▸ **Data extracts**

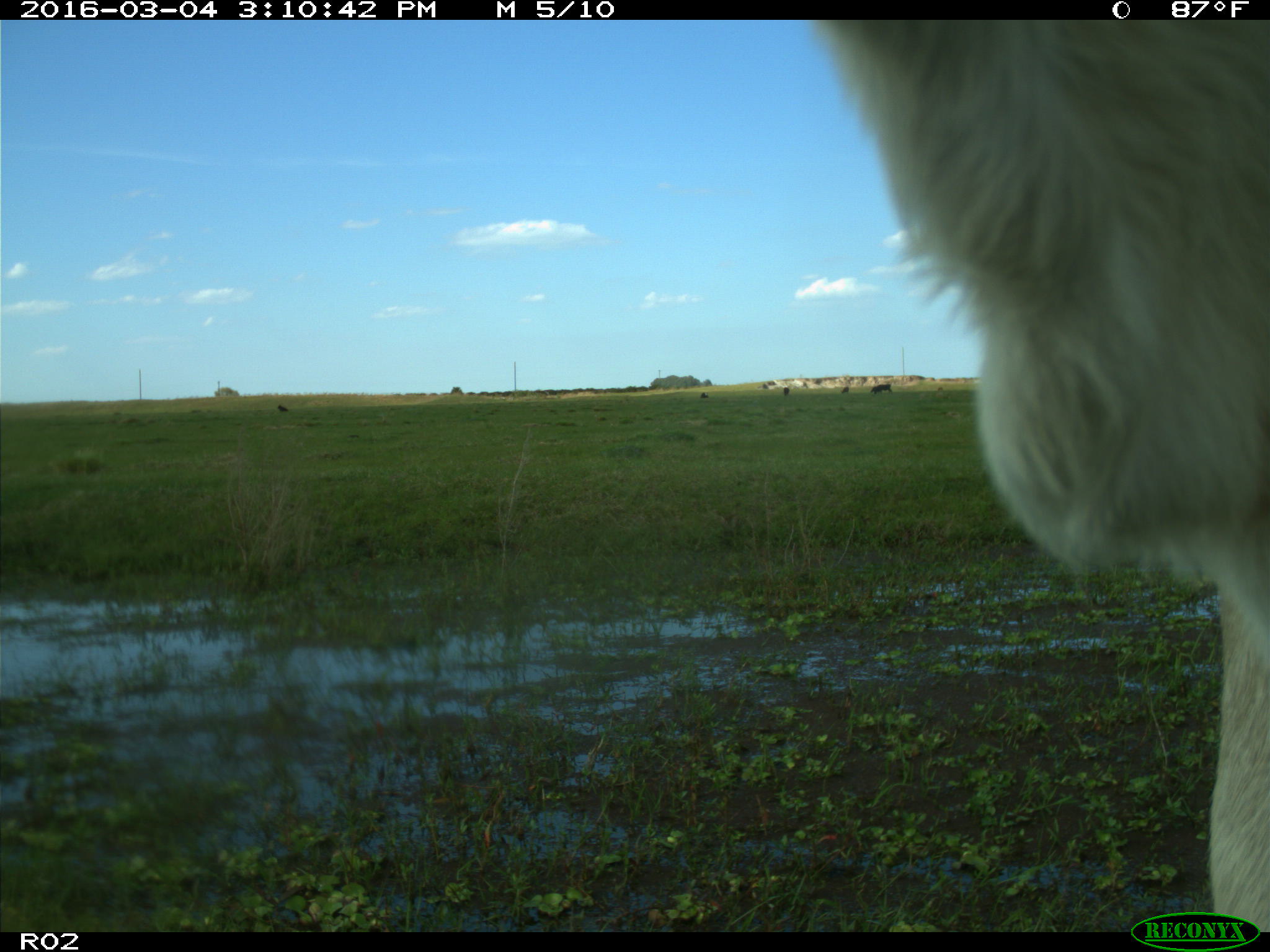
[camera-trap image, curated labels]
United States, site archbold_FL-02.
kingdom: Animalia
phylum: Chordata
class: Mammalia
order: Artiodactyla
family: Bovidae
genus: Bos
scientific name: Bos taurus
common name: domestic cow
Bos taurus (domestic cow).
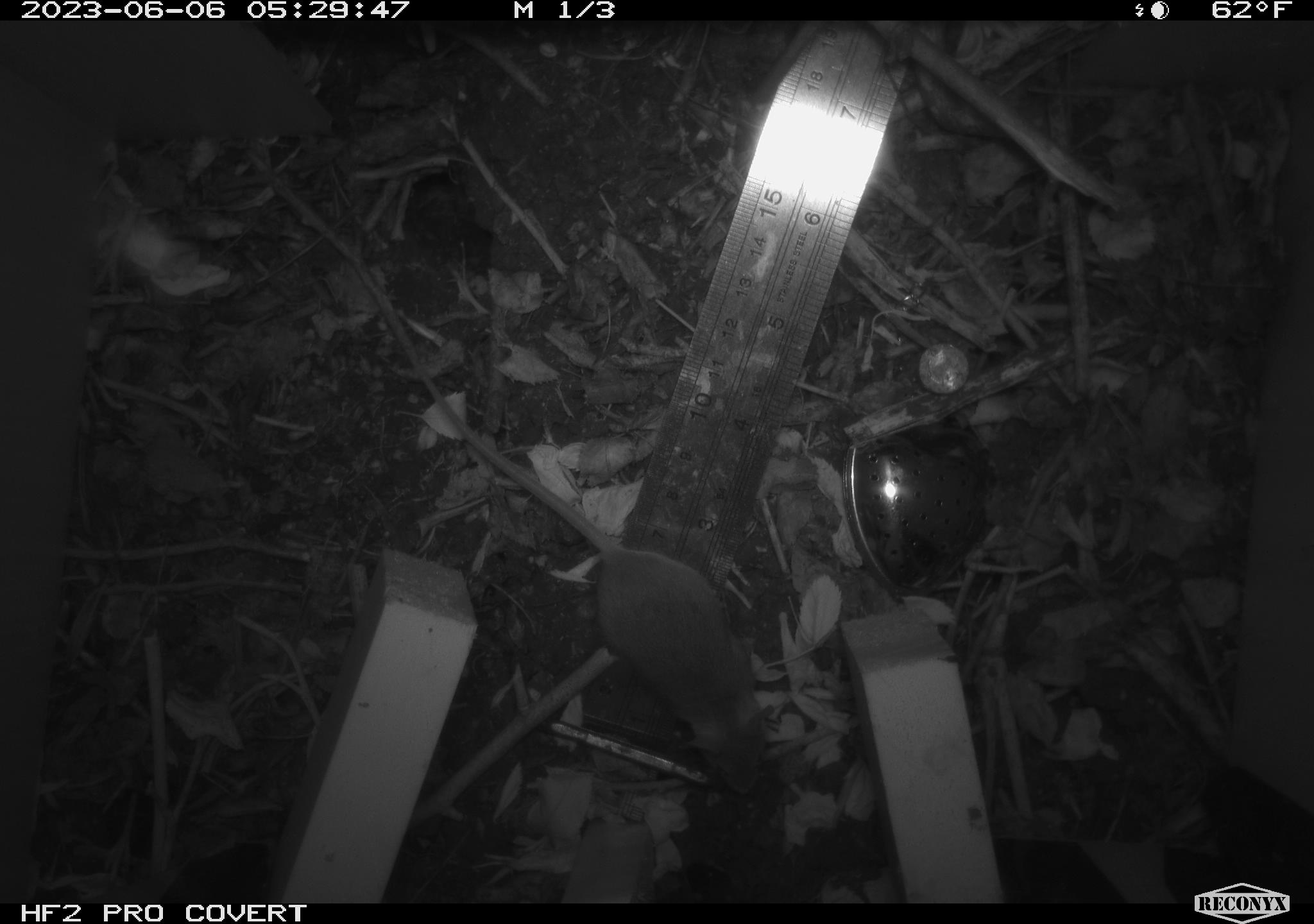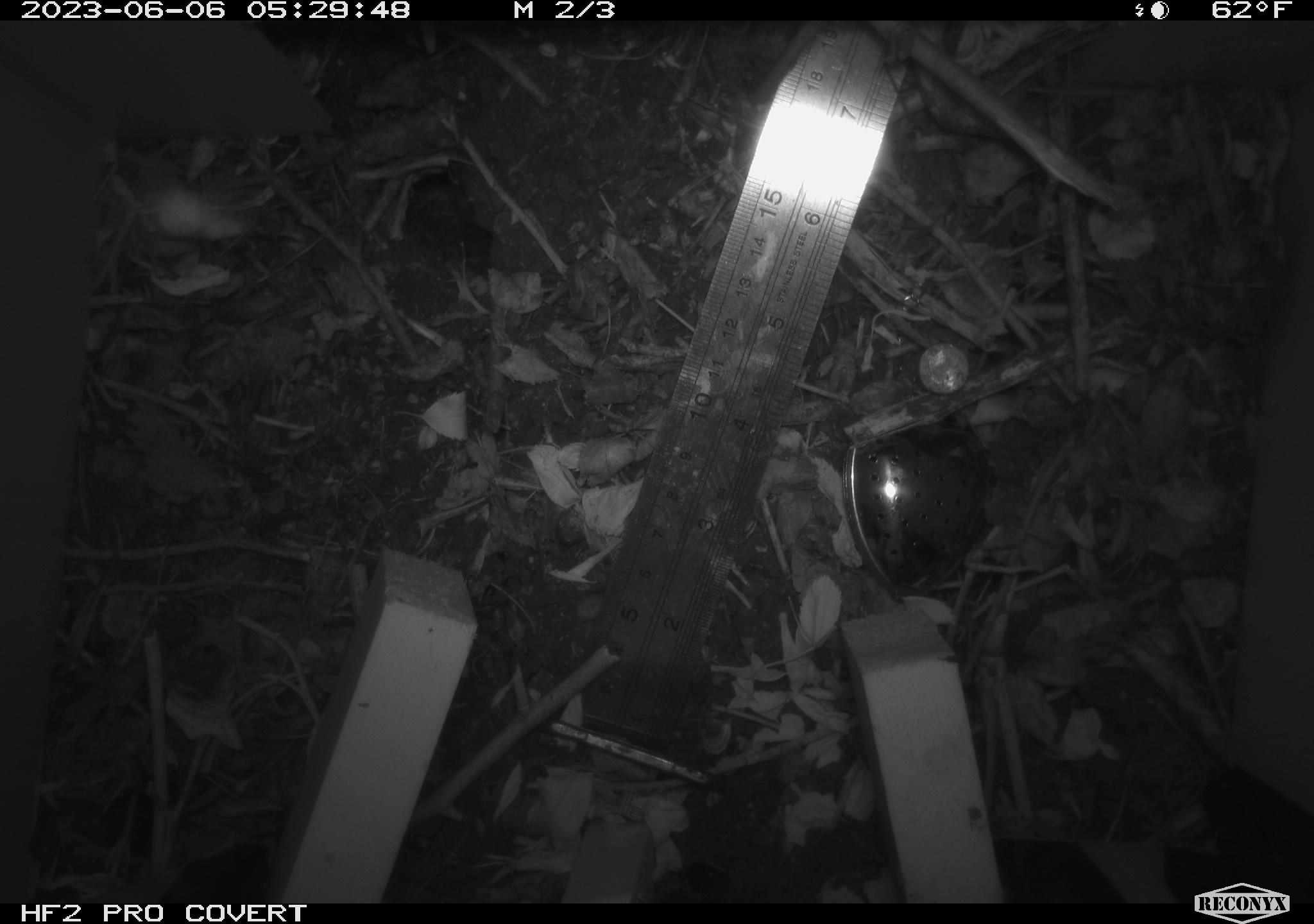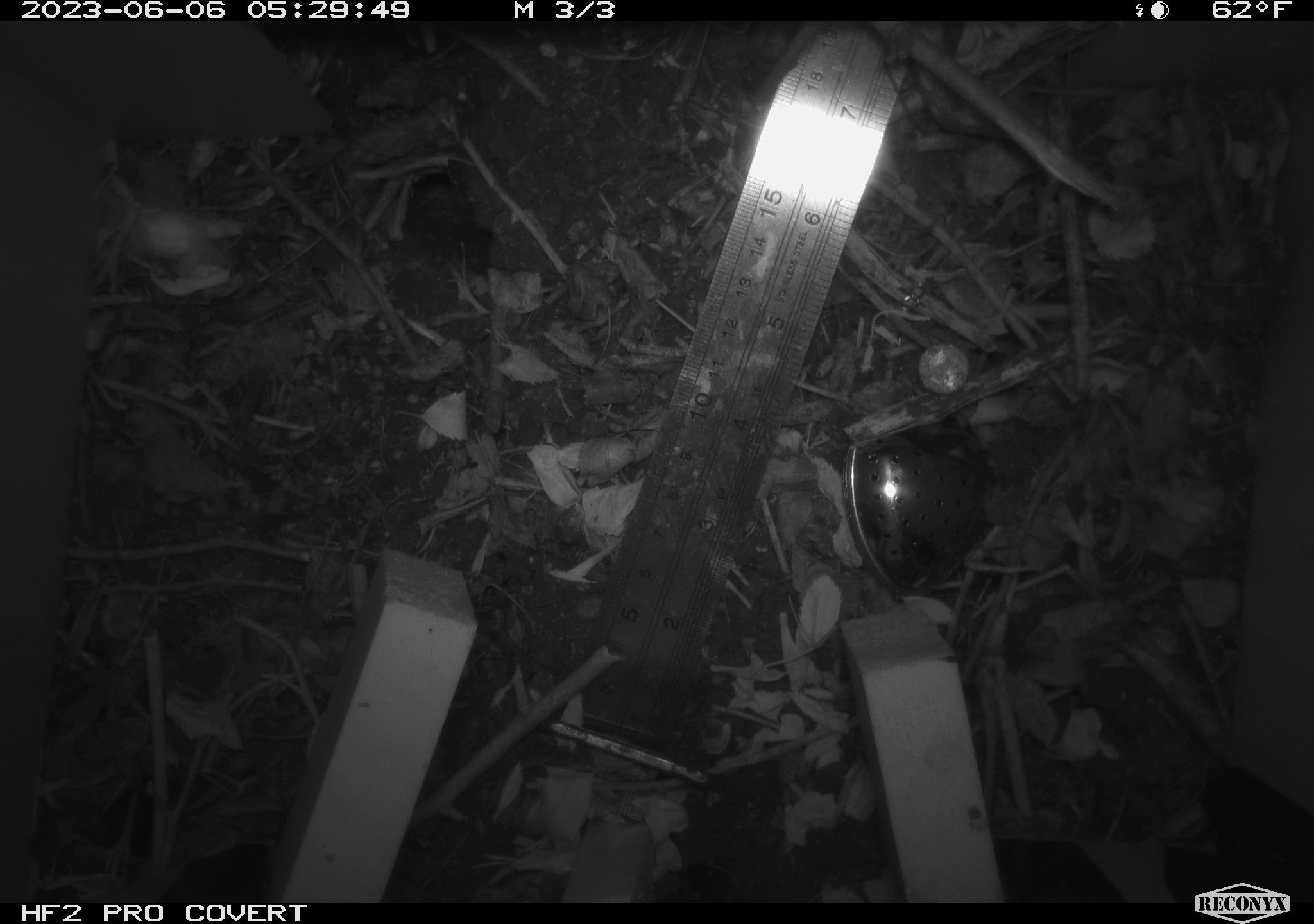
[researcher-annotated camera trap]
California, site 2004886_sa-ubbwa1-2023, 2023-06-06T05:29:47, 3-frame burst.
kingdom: Animalia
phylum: Chordata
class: Mammalia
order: Rodentia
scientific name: Rodentia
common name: rodent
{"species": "rodent (Rodentia)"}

▸ **Exercise description**
Give back the whole of the material exactly, with the pictures removed.

▸ **Written response**
[camera-trap image, curated labels]
United States, site archbold_FL-02.
kingdom: Animalia
phylum: Chordata
class: Mammalia
order: Artiodactyla
family: Bovidae
genus: Bos
scientific name: Bos taurus
common name: domestic cow
Bos taurus (domestic cow).
[researcher-annotated camera trap]
California, site 2004886_sa-ubbwa1-2023, 2023-06-06T05:29:47, 3-frame burst.
kingdom: Animalia
phylum: Chordata
class: Mammalia
order: Rodentia
scientific name: Rodentia
common name: rodent
{"species": "rodent (Rodentia)"}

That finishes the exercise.